*WORK TO COMPLETE*. Quote every line as written. Omit pictures.

********

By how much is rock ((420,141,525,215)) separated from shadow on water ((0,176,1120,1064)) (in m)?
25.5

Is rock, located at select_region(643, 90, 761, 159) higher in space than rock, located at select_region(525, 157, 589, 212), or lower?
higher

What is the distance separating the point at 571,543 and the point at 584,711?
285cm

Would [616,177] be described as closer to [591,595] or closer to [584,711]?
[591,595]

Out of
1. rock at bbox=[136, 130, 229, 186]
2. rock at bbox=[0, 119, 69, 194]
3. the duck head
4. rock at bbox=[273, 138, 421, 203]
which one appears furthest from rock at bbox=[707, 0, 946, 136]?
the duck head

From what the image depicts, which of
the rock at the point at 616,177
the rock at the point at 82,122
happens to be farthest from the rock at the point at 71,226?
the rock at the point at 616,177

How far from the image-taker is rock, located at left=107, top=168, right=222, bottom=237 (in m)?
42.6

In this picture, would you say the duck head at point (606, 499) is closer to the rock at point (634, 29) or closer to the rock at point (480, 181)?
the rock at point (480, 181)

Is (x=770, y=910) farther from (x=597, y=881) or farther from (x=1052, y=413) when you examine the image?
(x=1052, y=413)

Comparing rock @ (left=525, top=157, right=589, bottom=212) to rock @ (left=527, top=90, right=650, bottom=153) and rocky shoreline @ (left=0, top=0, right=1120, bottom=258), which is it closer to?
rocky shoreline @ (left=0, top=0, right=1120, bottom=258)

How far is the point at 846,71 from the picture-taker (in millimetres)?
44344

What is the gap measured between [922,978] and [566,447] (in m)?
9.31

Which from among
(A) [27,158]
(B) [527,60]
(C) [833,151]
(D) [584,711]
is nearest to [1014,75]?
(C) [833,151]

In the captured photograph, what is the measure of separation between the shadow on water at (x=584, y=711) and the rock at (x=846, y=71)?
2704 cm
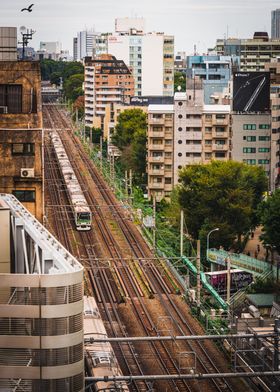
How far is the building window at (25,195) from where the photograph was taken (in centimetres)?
2442

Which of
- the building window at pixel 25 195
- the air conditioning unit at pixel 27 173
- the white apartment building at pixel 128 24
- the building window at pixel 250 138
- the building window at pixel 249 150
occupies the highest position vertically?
the white apartment building at pixel 128 24

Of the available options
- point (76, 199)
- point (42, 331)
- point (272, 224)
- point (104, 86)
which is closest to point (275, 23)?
point (104, 86)

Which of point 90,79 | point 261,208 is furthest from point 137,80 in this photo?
point 261,208

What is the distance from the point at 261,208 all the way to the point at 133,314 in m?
8.35

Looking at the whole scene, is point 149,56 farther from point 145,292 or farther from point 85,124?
point 145,292

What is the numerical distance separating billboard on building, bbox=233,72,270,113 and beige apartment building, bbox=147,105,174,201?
3.47 meters

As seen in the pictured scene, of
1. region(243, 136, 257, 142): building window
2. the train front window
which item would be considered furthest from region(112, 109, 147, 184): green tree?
the train front window

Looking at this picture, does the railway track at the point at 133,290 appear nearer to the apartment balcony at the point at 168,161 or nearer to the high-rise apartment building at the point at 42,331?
the apartment balcony at the point at 168,161

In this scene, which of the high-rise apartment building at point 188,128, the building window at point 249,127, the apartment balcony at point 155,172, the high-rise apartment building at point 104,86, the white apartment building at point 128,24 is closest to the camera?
the high-rise apartment building at point 188,128

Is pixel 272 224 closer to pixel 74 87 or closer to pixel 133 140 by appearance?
pixel 133 140

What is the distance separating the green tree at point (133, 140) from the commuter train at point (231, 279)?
23057 mm

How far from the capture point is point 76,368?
12.4m

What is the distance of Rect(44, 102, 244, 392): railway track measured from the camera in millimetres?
26469

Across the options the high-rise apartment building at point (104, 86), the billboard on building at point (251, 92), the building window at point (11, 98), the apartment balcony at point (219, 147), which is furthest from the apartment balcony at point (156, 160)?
the high-rise apartment building at point (104, 86)
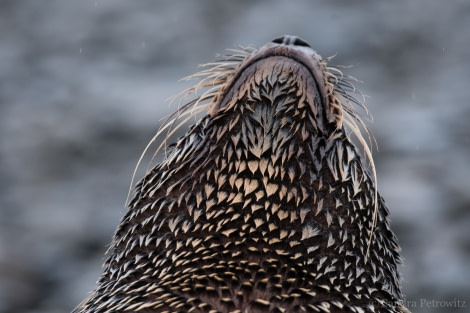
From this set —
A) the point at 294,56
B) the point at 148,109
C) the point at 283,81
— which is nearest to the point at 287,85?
the point at 283,81

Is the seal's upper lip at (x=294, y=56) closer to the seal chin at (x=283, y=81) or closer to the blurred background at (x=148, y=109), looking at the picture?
the seal chin at (x=283, y=81)

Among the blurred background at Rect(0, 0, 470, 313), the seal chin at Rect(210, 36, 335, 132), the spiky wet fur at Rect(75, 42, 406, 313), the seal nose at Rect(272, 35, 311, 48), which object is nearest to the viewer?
the spiky wet fur at Rect(75, 42, 406, 313)

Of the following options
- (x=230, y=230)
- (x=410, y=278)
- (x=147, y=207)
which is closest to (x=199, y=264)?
(x=230, y=230)

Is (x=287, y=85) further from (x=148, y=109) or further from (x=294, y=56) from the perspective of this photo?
(x=148, y=109)

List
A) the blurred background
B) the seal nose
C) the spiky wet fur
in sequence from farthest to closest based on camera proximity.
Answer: the blurred background → the seal nose → the spiky wet fur

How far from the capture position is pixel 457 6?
1275 centimetres

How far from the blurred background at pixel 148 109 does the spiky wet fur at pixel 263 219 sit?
392 cm

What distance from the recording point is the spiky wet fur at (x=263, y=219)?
4.46 m

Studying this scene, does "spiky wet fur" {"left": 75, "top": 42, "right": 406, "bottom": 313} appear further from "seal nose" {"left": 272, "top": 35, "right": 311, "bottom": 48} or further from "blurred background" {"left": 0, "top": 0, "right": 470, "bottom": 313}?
"blurred background" {"left": 0, "top": 0, "right": 470, "bottom": 313}

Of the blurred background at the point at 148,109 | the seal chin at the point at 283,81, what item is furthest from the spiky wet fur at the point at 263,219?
the blurred background at the point at 148,109

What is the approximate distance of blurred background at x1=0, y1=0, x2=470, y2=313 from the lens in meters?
9.27

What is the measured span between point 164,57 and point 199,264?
7.64 metres

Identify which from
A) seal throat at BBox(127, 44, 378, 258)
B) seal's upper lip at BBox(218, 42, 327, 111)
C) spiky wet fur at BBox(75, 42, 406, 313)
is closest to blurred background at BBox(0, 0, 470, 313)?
spiky wet fur at BBox(75, 42, 406, 313)

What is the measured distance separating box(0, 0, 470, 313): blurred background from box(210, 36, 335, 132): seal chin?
4.19 meters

********

*FINISHED TASK*.
By how much is rock ((420,141,525,215)) separated from shadow on water ((0,176,1120,1064)) (in m)?
25.5

Is rock, located at select_region(643, 90, 761, 159) higher in space than rock, located at select_region(525, 157, 589, 212), or lower?
higher

What is the distance separating the point at 571,543 and the point at 584,711?
285cm

Would [616,177] be described as closer to [591,595] or closer to [584,711]?
[591,595]

Out of
1. rock at bbox=[136, 130, 229, 186]
2. rock at bbox=[0, 119, 69, 194]
3. the duck head
4. rock at bbox=[273, 138, 421, 203]
which one appears furthest from rock at bbox=[707, 0, 946, 136]?
the duck head

From what the image depicts, which of
the rock at the point at 616,177
the rock at the point at 82,122
happens to be farthest from the rock at the point at 71,226?
the rock at the point at 616,177

How far from the image-taker is rock, located at left=107, top=168, right=222, bottom=237 (in m)?
42.6

In this picture, would you say the duck head at point (606, 499) is closer to the rock at point (634, 29) or closer to the rock at point (480, 181)?
the rock at point (480, 181)

Is (x=770, y=910) farther from (x=597, y=881) or farther from (x=1052, y=413) when you examine the image?
(x=1052, y=413)

Comparing rock @ (left=525, top=157, right=589, bottom=212) to rock @ (left=527, top=90, right=650, bottom=153) and rocky shoreline @ (left=0, top=0, right=1120, bottom=258), which is it closer to?
rocky shoreline @ (left=0, top=0, right=1120, bottom=258)

How far is the point at 846,71 from the picture-taker (in millimetres)?
44344

What is the gap measured between [922,978] and [566,447] (in m)?
9.31

Which from among
(A) [27,158]
(B) [527,60]
(C) [833,151]
(D) [584,711]
is nearest to [1014,75]?
(C) [833,151]

In the captured photograph, what is the measure of separation between the shadow on water at (x=584, y=711) and the rock at (x=846, y=71)?
2704 cm
How far is the building window at (25,195) from where the photograph was taken (in centimetres)?
2442

Which of
- the building window at pixel 25 195
- the air conditioning unit at pixel 27 173
- the white apartment building at pixel 128 24
- the building window at pixel 250 138
- the building window at pixel 249 150
occupies the highest position vertically?
the white apartment building at pixel 128 24

Of the available options
- point (76, 199)
- point (42, 331)
- point (272, 224)
- point (104, 86)
which is closest to point (275, 23)?
point (104, 86)

Which of point 90,79 | point 261,208 is furthest from point 137,80 in this photo?
point 261,208

What is the distance from the point at 261,208 all the way to the point at 133,314 in m?
8.35

Looking at the whole scene, is point 149,56 farther from point 145,292 or farther from point 85,124?
point 145,292

What is the numerical distance separating billboard on building, bbox=233,72,270,113 and beige apartment building, bbox=147,105,174,201?
3.47 meters

As seen in the pictured scene, of
1. region(243, 136, 257, 142): building window
2. the train front window
which item would be considered furthest from region(112, 109, 147, 184): green tree?
the train front window

Looking at this picture, does the railway track at the point at 133,290 appear nearer to the apartment balcony at the point at 168,161 or nearer to the high-rise apartment building at the point at 42,331?
the apartment balcony at the point at 168,161

In this scene, which of the high-rise apartment building at point 188,128, the building window at point 249,127, the apartment balcony at point 155,172, the high-rise apartment building at point 104,86, the white apartment building at point 128,24 is closest to the camera?
the high-rise apartment building at point 188,128

Is pixel 272 224 closer to pixel 74 87 or closer to pixel 133 140 by appearance?
pixel 133 140

What is the distance separating the green tree at point (133, 140) from the commuter train at point (231, 279)?
23057 mm

How far from the capture point is point 76,368?
12.4m

What is the distance of Rect(44, 102, 244, 392): railway track measured from the camera in millimetres?
26469

Across the options the high-rise apartment building at point (104, 86), the billboard on building at point (251, 92), the building window at point (11, 98), the apartment balcony at point (219, 147), which is furthest from the apartment balcony at point (156, 160)?
the high-rise apartment building at point (104, 86)
From this set —
A) the point at 294,56
B) the point at 148,109
C) the point at 283,81
— which is nearest to the point at 287,85?
the point at 283,81

Is the seal's upper lip at (x=294, y=56) closer to the seal chin at (x=283, y=81) or closer to the blurred background at (x=148, y=109), looking at the picture?
the seal chin at (x=283, y=81)

Among the blurred background at Rect(0, 0, 470, 313), the seal chin at Rect(210, 36, 335, 132), the spiky wet fur at Rect(75, 42, 406, 313), the seal nose at Rect(272, 35, 311, 48), which object is nearest to the viewer?
the spiky wet fur at Rect(75, 42, 406, 313)

Of the following options
- (x=230, y=230)
- (x=410, y=278)
- (x=147, y=207)
which is closest to (x=199, y=264)?
(x=230, y=230)

Is (x=287, y=85) further from (x=148, y=109) or further from (x=294, y=56) from the perspective of this photo?
(x=148, y=109)

List
A) the blurred background
B) the seal nose
C) the spiky wet fur
in sequence from farthest to closest based on camera proximity.
Answer: the blurred background → the seal nose → the spiky wet fur

How far from the capture position is pixel 457 6?
1275 centimetres

How far from the blurred background at pixel 148 109 does the spiky wet fur at pixel 263 219 sit?
392 cm

What distance from the recording point is the spiky wet fur at (x=263, y=219)?
4.46 m

Studying this scene, does "spiky wet fur" {"left": 75, "top": 42, "right": 406, "bottom": 313} appear further from "seal nose" {"left": 272, "top": 35, "right": 311, "bottom": 48} or further from "blurred background" {"left": 0, "top": 0, "right": 470, "bottom": 313}?
"blurred background" {"left": 0, "top": 0, "right": 470, "bottom": 313}

Of the blurred background at the point at 148,109 | the seal chin at the point at 283,81, what item is furthest from the spiky wet fur at the point at 263,219?
the blurred background at the point at 148,109

What is the approximate distance of blurred background at x1=0, y1=0, x2=470, y2=313 from the lens in meters?
9.27

What is the measured span between point 164,57 and point 199,264?
7.64 metres

Identify which from
A) seal throat at BBox(127, 44, 378, 258)
B) seal's upper lip at BBox(218, 42, 327, 111)
C) spiky wet fur at BBox(75, 42, 406, 313)
is closest to blurred background at BBox(0, 0, 470, 313)?
spiky wet fur at BBox(75, 42, 406, 313)

What is the measured distance separating box(0, 0, 470, 313): blurred background from box(210, 36, 335, 132): seal chin?
4.19 meters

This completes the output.